_Task instructions_
Without the pictures, output the records below word for word.

::: Provided material :::

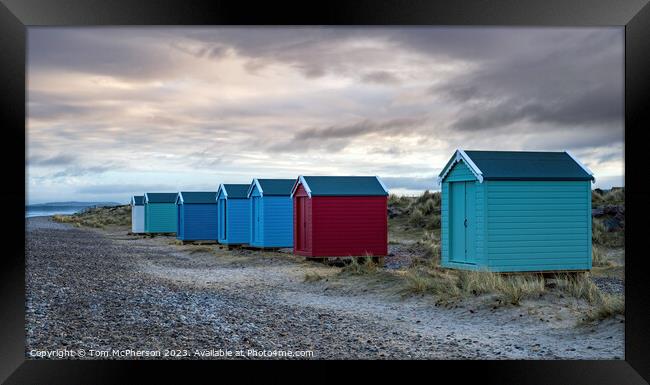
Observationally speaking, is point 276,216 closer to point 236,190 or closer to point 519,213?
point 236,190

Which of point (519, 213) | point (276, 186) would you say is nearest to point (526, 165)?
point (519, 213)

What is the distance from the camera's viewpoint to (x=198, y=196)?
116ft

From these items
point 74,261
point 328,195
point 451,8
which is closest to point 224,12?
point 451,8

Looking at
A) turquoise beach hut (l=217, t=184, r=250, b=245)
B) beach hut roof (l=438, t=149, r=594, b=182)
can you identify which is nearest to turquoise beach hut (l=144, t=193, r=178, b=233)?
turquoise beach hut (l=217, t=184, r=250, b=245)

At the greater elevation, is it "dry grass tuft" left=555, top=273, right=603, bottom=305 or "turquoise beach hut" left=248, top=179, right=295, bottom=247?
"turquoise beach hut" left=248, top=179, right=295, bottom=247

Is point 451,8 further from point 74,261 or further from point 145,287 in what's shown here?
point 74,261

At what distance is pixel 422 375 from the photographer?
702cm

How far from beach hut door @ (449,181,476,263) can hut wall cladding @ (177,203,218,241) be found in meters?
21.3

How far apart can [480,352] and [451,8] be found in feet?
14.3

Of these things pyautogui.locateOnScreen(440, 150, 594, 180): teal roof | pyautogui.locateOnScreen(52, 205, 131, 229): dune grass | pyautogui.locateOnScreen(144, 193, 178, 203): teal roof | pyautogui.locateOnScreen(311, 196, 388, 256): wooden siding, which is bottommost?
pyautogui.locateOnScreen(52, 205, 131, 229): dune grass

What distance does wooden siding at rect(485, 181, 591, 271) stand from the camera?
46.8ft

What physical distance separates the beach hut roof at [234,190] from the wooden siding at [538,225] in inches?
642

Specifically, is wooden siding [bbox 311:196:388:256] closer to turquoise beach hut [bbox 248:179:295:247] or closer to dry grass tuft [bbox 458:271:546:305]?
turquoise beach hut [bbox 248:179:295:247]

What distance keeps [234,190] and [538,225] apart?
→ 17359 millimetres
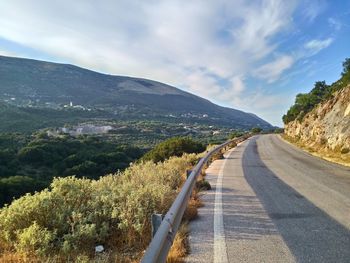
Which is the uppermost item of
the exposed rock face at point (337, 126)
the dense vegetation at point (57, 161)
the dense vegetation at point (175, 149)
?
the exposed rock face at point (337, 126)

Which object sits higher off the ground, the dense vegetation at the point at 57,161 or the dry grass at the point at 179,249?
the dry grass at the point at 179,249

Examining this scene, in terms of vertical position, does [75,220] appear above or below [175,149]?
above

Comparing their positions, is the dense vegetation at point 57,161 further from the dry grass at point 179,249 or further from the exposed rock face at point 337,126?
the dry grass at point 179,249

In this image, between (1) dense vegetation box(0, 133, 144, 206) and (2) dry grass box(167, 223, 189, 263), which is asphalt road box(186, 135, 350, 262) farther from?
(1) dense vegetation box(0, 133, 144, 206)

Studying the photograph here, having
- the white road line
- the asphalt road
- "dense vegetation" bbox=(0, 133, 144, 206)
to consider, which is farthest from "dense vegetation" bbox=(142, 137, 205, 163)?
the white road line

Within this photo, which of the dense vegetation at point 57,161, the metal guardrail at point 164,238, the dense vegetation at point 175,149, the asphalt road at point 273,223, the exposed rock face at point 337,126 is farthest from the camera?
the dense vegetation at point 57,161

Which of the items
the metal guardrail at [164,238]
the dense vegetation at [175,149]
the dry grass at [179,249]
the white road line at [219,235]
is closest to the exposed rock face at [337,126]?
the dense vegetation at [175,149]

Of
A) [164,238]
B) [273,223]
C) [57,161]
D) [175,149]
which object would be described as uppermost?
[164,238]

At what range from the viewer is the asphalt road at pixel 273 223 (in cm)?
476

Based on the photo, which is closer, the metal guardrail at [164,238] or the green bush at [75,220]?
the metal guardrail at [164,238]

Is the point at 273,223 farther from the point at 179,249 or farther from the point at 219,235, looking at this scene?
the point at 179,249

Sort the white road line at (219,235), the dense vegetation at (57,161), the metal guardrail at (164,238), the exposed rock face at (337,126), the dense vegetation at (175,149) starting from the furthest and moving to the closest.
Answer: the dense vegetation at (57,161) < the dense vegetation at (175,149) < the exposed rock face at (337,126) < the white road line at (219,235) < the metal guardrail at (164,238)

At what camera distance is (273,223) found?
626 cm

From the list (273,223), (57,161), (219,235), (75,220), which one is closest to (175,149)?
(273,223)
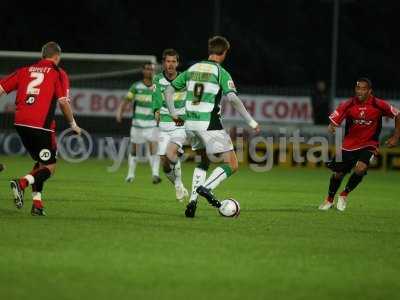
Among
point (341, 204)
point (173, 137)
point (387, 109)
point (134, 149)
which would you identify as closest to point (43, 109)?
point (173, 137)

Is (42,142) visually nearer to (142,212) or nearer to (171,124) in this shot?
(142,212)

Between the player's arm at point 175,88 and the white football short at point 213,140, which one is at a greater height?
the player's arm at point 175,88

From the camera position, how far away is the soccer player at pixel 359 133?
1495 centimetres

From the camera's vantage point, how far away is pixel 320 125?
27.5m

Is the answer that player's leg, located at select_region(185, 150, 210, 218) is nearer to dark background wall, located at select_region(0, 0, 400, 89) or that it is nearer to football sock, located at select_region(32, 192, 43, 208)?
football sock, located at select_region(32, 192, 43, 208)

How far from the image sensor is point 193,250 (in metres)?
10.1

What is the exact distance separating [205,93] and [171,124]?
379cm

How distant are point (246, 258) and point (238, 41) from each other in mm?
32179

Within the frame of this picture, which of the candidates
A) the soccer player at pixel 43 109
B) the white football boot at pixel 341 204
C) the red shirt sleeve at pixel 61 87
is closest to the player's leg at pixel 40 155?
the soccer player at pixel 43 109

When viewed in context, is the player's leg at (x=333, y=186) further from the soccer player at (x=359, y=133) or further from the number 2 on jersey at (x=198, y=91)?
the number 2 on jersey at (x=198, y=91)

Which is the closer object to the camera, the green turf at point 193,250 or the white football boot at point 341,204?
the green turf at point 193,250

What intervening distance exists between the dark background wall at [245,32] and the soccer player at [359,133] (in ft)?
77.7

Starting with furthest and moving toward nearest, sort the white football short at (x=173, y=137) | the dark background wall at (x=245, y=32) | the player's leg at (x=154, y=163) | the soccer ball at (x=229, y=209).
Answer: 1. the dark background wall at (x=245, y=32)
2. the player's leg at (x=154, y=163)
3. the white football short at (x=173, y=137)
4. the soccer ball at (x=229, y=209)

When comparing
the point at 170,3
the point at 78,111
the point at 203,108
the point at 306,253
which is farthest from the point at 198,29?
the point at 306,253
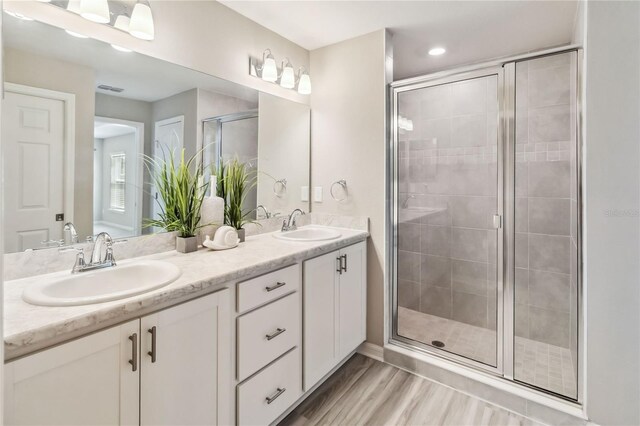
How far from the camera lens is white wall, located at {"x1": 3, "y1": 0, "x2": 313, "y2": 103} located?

:::

_Written solution_
Observationally speaking, is point 276,216 closer to point 236,190 or closer to point 519,213?
point 236,190

Which of point (519, 213) | point (276, 186) would you say is nearest to point (526, 165)?
point (519, 213)

What is the distance from the camera's viewpoint to (x=198, y=196)?
116ft

From these items
point 74,261
point 328,195
point 451,8
which is closest to point 224,12?
point 451,8

Looking at
A) turquoise beach hut (l=217, t=184, r=250, b=245)
B) beach hut roof (l=438, t=149, r=594, b=182)
can you identify which is nearest to turquoise beach hut (l=144, t=193, r=178, b=233)?
turquoise beach hut (l=217, t=184, r=250, b=245)

At the greater elevation, is it "dry grass tuft" left=555, top=273, right=603, bottom=305 or "turquoise beach hut" left=248, top=179, right=295, bottom=247?
"turquoise beach hut" left=248, top=179, right=295, bottom=247

Is point 451,8 further from point 74,261 or further from point 145,287 in what's shown here?
point 74,261

At what distance is pixel 422 375 from the photographer?
702cm

How far from beach hut door @ (449,181,476,263) can hut wall cladding @ (177,203,218,241) be found in meters?
21.3

How far apart can [480,352] and [451,8] be found in feet?
14.3

Of these things pyautogui.locateOnScreen(440, 150, 594, 180): teal roof | pyautogui.locateOnScreen(52, 205, 131, 229): dune grass | pyautogui.locateOnScreen(144, 193, 178, 203): teal roof | pyautogui.locateOnScreen(311, 196, 388, 256): wooden siding, which is bottommost?
pyautogui.locateOnScreen(52, 205, 131, 229): dune grass

What distance does wooden siding at rect(485, 181, 591, 271) stand from the camera?
46.8ft

What physical distance separates the beach hut roof at [234,190] from the wooden siding at [538,225] in inches?
642

Specifically, is wooden siding [bbox 311:196:388:256] closer to turquoise beach hut [bbox 248:179:295:247] or closer to dry grass tuft [bbox 458:271:546:305]?
turquoise beach hut [bbox 248:179:295:247]

What distance keeps [234,190] and [538,225] apart?
→ 17359 millimetres
Which is the uppermost item of
the exposed rock face at point (337, 126)
the dense vegetation at point (57, 161)
the dense vegetation at point (175, 149)
?
the exposed rock face at point (337, 126)

Which object sits higher off the ground, the dense vegetation at the point at 57,161 or the dry grass at the point at 179,249?
the dry grass at the point at 179,249

Examining this scene, in terms of vertical position, does [75,220] appear above or below [175,149]?
above

Comparing their positions, is the dense vegetation at point 57,161 further from the dry grass at point 179,249 or further from the exposed rock face at point 337,126?
the dry grass at point 179,249

In this image, between (1) dense vegetation box(0, 133, 144, 206) and (2) dry grass box(167, 223, 189, 263), which is asphalt road box(186, 135, 350, 262) farther from?
(1) dense vegetation box(0, 133, 144, 206)

Studying the photograph here, having
- the white road line
- the asphalt road
- "dense vegetation" bbox=(0, 133, 144, 206)
to consider, which is farthest from "dense vegetation" bbox=(142, 137, 205, 163)?
the white road line

Within this photo, which of the dense vegetation at point 57,161, the metal guardrail at point 164,238, the dense vegetation at point 175,149, the asphalt road at point 273,223, the exposed rock face at point 337,126 is farthest from the camera?
the dense vegetation at point 57,161

Which of the items
the metal guardrail at [164,238]
the dense vegetation at [175,149]
the dry grass at [179,249]
the white road line at [219,235]
is closest to the exposed rock face at [337,126]?
the dense vegetation at [175,149]

Of
A) [164,238]
B) [273,223]
C) [57,161]
D) [175,149]
which object would be described as uppermost?
[164,238]

At what range from the viewer is the asphalt road at pixel 273 223 (in cm)?
476

Based on the photo, which is closer, the metal guardrail at [164,238] or the green bush at [75,220]?
the metal guardrail at [164,238]

Is the point at 273,223 farther from the point at 179,249 or farther from the point at 219,235, looking at this scene?
the point at 179,249

Sort the white road line at (219,235), the dense vegetation at (57,161), the metal guardrail at (164,238), the exposed rock face at (337,126), the dense vegetation at (175,149) starting from the furthest and moving to the closest.
Answer: the dense vegetation at (57,161) < the dense vegetation at (175,149) < the exposed rock face at (337,126) < the white road line at (219,235) < the metal guardrail at (164,238)

At what camera distance is (273,223) found?
626 cm

From the list (273,223), (57,161), (219,235), (75,220), which one is closest to (175,149)?
(273,223)
Among
point (341, 204)
point (173, 137)
point (387, 109)
point (134, 149)
which would you identify as closest to point (43, 109)?
point (173, 137)

Is (42,142) visually nearer to (142,212) or nearer to (171,124) in this shot?
(142,212)

Between the player's arm at point 175,88 and the white football short at point 213,140, which one is at a greater height?
the player's arm at point 175,88

From the camera position, how far away is the soccer player at pixel 359 133?
1495 centimetres

From the camera's vantage point, how far away is pixel 320 125?
27.5m

Is the answer that player's leg, located at select_region(185, 150, 210, 218) is nearer to dark background wall, located at select_region(0, 0, 400, 89) or that it is nearer to football sock, located at select_region(32, 192, 43, 208)?
football sock, located at select_region(32, 192, 43, 208)

How far from the image sensor is point 193,250 (in metres)?
10.1

What is the exact distance separating [205,93] and [171,124]?
379cm

How distant are point (246, 258) and point (238, 41) from each other in mm?
32179

Within the frame of this picture, which of the candidates
A) the soccer player at pixel 43 109
B) the white football boot at pixel 341 204
C) the red shirt sleeve at pixel 61 87
is closest to the player's leg at pixel 40 155?
the soccer player at pixel 43 109

When viewed in context, is the player's leg at (x=333, y=186) further from the soccer player at (x=359, y=133) or further from the number 2 on jersey at (x=198, y=91)?
the number 2 on jersey at (x=198, y=91)

Which is the closer object to the camera, the green turf at point 193,250 or the white football boot at point 341,204?
the green turf at point 193,250

What intervening distance exists between the dark background wall at [245,32] and the soccer player at [359,133] (in ft)?
77.7

Starting with furthest and moving toward nearest, sort the white football short at (x=173, y=137) | the dark background wall at (x=245, y=32) | the player's leg at (x=154, y=163) | the soccer ball at (x=229, y=209).
Answer: 1. the dark background wall at (x=245, y=32)
2. the player's leg at (x=154, y=163)
3. the white football short at (x=173, y=137)
4. the soccer ball at (x=229, y=209)

When comparing
the point at 170,3
the point at 78,111
the point at 203,108
the point at 306,253
which is farthest from the point at 198,29?
the point at 306,253
How far from the camera lens is white wall, located at {"x1": 3, "y1": 0, "x2": 313, "y2": 103} located?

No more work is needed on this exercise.